Open shankari opened 8 years ago
I have a feeling that this is related to #243 because if I load the data for all the days at once and then run the intake pipeline, everything works just fine. But if I load the data for a day at a time (which is the way that the data will arrive in the real world), I get the assertion error.

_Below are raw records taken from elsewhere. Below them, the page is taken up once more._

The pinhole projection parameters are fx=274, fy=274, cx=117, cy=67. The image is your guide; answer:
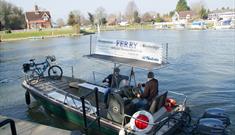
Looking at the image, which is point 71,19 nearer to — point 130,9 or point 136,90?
point 130,9

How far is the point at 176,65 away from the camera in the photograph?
2584 centimetres

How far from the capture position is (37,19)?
104 meters

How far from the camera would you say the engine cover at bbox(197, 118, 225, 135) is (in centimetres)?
811

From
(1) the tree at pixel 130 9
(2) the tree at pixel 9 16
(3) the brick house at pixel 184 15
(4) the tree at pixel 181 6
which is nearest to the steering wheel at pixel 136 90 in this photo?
(2) the tree at pixel 9 16

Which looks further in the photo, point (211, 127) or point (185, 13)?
point (185, 13)

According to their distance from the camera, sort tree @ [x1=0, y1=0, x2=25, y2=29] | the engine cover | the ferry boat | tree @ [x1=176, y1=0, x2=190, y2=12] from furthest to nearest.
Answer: tree @ [x1=176, y1=0, x2=190, y2=12], tree @ [x1=0, y1=0, x2=25, y2=29], the ferry boat, the engine cover

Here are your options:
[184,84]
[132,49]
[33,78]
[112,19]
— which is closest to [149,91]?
[132,49]

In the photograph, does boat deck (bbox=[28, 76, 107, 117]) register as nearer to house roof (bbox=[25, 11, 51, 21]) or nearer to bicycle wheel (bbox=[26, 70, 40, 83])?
bicycle wheel (bbox=[26, 70, 40, 83])

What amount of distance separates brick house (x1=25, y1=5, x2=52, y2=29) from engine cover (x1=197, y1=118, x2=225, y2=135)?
331 ft

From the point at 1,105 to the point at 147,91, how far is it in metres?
9.92


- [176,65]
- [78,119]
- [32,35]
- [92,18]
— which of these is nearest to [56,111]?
[78,119]

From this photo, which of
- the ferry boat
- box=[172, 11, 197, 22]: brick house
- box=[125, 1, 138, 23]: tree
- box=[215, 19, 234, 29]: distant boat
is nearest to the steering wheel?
the ferry boat

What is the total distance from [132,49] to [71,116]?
370 cm

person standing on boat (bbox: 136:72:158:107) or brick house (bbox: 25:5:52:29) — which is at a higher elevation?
brick house (bbox: 25:5:52:29)
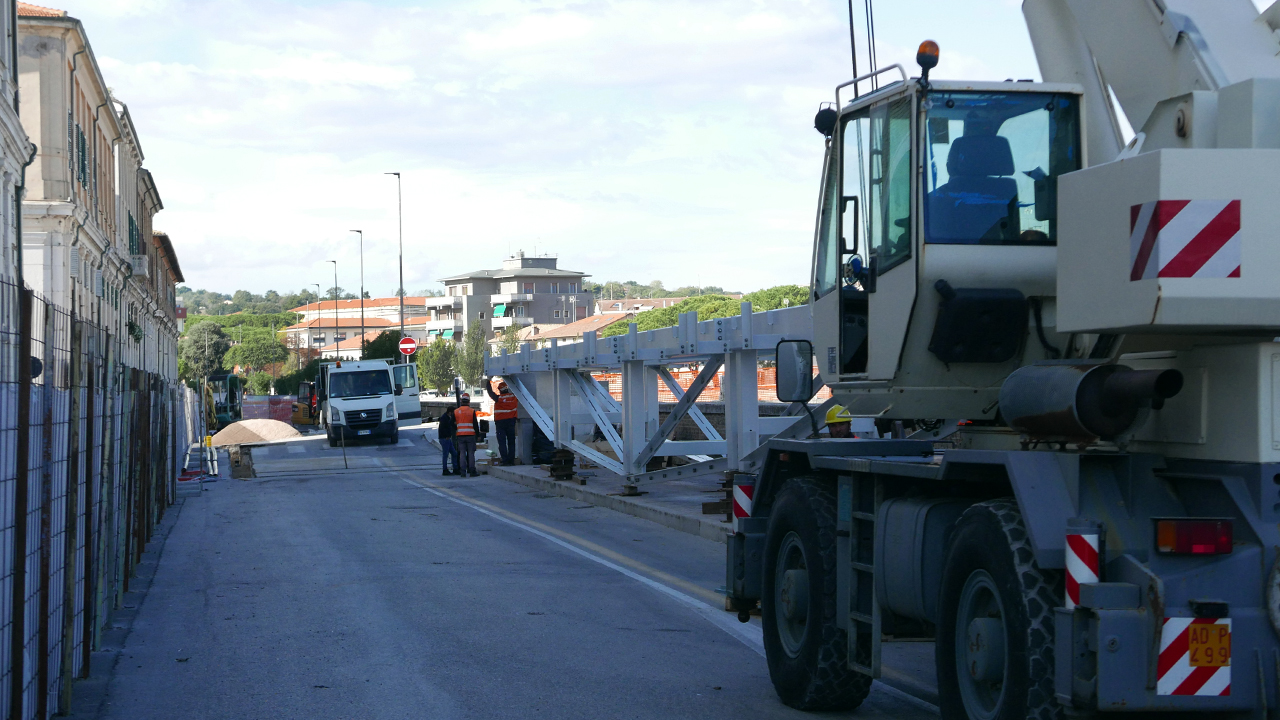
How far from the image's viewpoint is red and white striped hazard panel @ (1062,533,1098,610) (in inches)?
159

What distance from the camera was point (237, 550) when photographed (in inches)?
537

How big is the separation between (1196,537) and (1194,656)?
37cm

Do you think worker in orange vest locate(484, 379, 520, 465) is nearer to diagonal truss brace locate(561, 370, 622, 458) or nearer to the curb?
the curb

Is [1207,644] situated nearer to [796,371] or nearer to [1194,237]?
[1194,237]

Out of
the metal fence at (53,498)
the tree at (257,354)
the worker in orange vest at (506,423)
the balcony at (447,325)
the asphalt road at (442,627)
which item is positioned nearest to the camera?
the metal fence at (53,498)

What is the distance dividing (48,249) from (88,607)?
2578 centimetres

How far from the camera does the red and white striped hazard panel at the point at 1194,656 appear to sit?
392 cm

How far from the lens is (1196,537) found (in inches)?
157

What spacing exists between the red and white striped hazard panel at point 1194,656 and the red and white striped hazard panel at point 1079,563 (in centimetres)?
27

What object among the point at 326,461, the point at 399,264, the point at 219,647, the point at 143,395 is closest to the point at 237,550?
the point at 143,395

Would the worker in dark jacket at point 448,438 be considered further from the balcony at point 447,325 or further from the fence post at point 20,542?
the balcony at point 447,325

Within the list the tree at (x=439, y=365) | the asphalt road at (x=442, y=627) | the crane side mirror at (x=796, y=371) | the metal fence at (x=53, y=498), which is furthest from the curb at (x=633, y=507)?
the tree at (x=439, y=365)

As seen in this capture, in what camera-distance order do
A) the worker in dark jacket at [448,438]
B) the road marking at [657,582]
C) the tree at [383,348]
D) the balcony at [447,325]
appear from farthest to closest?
the balcony at [447,325] → the tree at [383,348] → the worker in dark jacket at [448,438] → the road marking at [657,582]

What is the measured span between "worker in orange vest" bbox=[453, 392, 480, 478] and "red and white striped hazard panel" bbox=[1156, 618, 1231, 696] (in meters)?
22.1
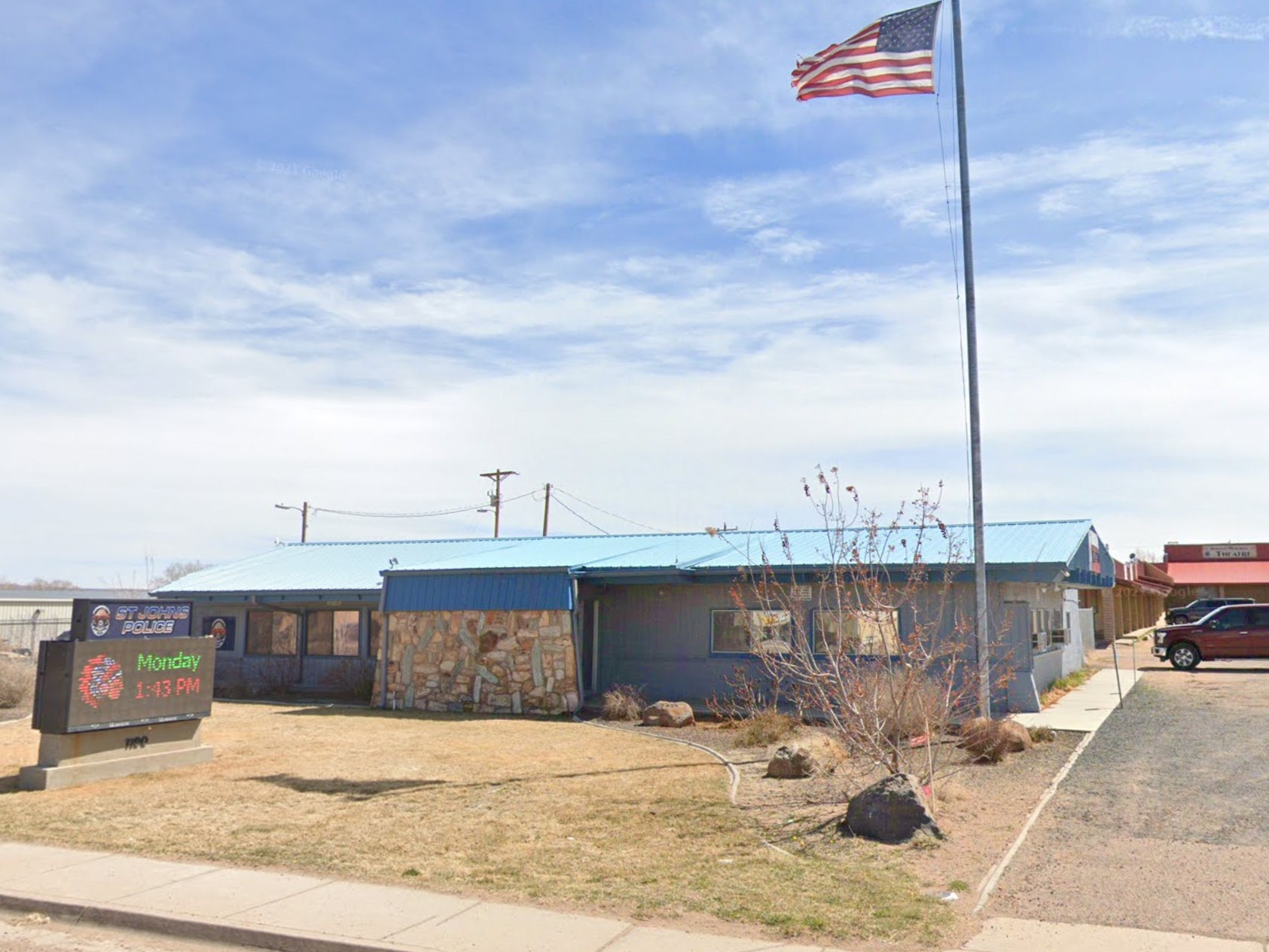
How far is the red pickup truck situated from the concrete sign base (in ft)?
81.3

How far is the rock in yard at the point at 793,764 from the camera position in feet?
45.3

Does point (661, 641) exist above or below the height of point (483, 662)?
above

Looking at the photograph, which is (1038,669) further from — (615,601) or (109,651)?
(109,651)

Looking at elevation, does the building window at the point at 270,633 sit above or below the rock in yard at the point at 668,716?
above

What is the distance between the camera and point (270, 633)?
2939cm

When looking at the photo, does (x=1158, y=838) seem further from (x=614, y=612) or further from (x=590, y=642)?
(x=590, y=642)

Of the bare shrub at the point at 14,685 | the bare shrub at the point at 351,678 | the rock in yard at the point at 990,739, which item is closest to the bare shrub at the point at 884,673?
the rock in yard at the point at 990,739

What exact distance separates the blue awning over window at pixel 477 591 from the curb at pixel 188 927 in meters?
13.6

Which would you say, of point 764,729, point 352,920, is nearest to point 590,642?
point 764,729

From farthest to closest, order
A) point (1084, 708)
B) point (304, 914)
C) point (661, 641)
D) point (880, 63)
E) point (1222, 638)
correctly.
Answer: point (1222, 638) → point (661, 641) → point (1084, 708) → point (880, 63) → point (304, 914)

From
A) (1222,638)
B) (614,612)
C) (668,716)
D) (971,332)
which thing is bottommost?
(668,716)

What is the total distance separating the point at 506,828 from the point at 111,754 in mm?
6569

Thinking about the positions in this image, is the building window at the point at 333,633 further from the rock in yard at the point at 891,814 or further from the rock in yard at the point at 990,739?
the rock in yard at the point at 891,814

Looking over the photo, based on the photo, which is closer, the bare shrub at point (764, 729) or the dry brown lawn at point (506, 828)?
the dry brown lawn at point (506, 828)
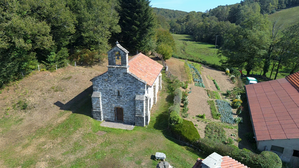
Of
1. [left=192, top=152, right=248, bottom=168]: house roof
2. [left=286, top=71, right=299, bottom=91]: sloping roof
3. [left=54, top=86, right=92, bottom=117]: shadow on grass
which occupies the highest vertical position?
[left=286, top=71, right=299, bottom=91]: sloping roof

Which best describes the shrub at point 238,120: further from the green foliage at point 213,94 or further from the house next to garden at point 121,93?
the house next to garden at point 121,93

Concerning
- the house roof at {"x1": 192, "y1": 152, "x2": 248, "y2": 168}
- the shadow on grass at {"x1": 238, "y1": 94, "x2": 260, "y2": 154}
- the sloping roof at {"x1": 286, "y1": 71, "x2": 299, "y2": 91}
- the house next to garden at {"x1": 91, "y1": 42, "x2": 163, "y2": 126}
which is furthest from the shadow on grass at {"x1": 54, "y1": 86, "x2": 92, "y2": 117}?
the sloping roof at {"x1": 286, "y1": 71, "x2": 299, "y2": 91}

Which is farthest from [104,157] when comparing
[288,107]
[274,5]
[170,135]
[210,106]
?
[274,5]

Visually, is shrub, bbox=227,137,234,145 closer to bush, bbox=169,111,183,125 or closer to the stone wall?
bush, bbox=169,111,183,125

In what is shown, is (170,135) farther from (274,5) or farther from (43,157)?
(274,5)

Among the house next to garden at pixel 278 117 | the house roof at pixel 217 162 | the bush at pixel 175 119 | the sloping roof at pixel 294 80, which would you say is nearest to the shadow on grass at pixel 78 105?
the bush at pixel 175 119

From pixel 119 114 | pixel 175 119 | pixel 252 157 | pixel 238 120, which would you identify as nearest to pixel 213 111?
pixel 238 120
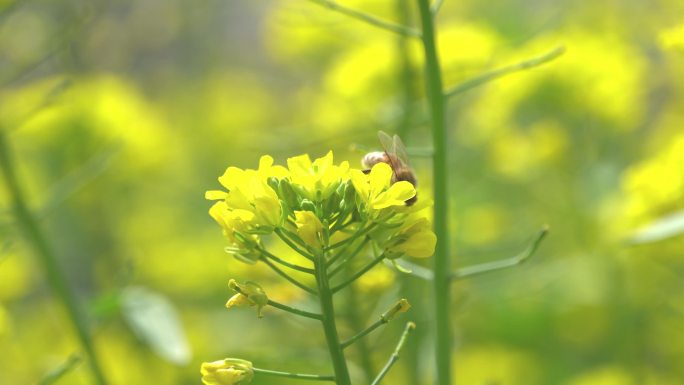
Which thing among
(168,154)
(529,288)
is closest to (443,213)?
(529,288)

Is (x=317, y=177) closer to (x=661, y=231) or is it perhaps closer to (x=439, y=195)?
(x=439, y=195)

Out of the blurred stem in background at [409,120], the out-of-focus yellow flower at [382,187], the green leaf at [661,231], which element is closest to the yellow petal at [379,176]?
the out-of-focus yellow flower at [382,187]

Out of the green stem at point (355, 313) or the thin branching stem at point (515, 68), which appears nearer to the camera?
the thin branching stem at point (515, 68)

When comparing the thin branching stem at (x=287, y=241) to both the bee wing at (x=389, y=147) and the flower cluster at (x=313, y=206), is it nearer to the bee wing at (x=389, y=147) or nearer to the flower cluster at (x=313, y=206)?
the flower cluster at (x=313, y=206)

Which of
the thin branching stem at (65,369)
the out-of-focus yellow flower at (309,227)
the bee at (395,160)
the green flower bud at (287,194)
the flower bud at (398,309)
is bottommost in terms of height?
the thin branching stem at (65,369)

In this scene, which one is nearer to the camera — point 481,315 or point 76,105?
point 481,315

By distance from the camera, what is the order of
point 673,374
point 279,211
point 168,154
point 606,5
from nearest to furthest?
point 279,211
point 673,374
point 606,5
point 168,154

What seems to be happening is that every time I run the pipeline, the number of common places goes down.
After loading day 02:
2016-03-13 10:17:46,402:DEBUG:About to save model with len(places) = 4 and len(trips) = 2
After loading day 03:
2016-03-13 10:20:19,982:DEBUG:About to save model with len(places) = 2 and len(trips) = 1
After loading day 04:
After removing trips that are points, there are 10 data points
number of bins before filtering: 9
the new number of trips is 2
the cutoff point is 1
number of bins after filtering: 1
2016-03-13 10:21:10,054:DEBUG:About to save model with len(places) = 2 and len(trips) = 1
After loading day 05:
After removing trips that are points, there are 12 data points
number of bins before filtering: 10
the new number of trips is 4
the cutoff point is 2
number of bins after filtering: 2
number of clusters: 2
number of locations: 2
2016-03-13 10:23:15,822:DEBUG:About to save model with len(places) = 1 and len(trips) = 1
It looks like the proposed change to stop deleting if there are only a few places didn't actually work. Going to workaround this for now until we can figure out how best to deal with it.
Running the pipeline after loading my data one day at a time.